The results? On the educational side, students and volunteers at the joint ACTRA-Arizona Cyber Warfare Range created a successful public-private lab that teaches, tests commercial products, and contributes to economic development. Our area organizations created a shared workforce development program for technical professionals, helping them integrate threat intelligence into daily operations at our businesses and governments. And in the end, these efforts have helped attract and retain top cybersecurity professionals in the Valley of the Sun.

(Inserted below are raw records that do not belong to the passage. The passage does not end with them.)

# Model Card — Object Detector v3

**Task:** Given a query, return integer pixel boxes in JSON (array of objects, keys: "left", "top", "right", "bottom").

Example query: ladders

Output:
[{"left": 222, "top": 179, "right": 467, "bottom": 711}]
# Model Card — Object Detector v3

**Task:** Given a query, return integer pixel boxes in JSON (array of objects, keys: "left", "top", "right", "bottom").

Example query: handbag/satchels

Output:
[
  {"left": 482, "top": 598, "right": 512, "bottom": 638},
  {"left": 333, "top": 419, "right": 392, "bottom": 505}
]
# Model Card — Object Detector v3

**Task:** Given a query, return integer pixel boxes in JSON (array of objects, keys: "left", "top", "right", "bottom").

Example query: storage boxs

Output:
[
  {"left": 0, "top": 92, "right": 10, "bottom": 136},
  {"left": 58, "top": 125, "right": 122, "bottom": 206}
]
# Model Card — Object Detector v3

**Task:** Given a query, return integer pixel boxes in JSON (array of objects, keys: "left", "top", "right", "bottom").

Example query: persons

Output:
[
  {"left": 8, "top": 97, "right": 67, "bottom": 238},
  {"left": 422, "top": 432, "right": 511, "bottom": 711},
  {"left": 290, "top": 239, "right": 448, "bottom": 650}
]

In being proactive, the region has been focusing for years on issues that have only recently emerged as major topics nationally. Arizona’s cybersecurity community is executing on initiatives that others are only now beginning to understand and discuss. The ACTRA community is actively involved in direct defense of the critical systems in the state. The alliances are integrated across sectors, support unparalleled private–public-law enforcement collaboration, and allow joint response when members are targeted. Area cybersecurity professionals serve the country through national efforts, such as information sharing, intel analysis programs, and contributing to standards development created under Presidential Executive Order. Indeed, one moonshot we are contributing to is a flexible framework that will allow protected sharing of cyberintelligence among Information Sharing & Analysis organizations (‘ISAO’) throughout the United States.
The fact is that success on the cybersecurity front begins with each person recognizing the power of their individual actions. We have the power to change the whole equation. Breaches in the news media confirm that we are only as strong as our weakest point in this global environment. As such, the cybersecurity age is a call to service. And we all need to be part of the solution.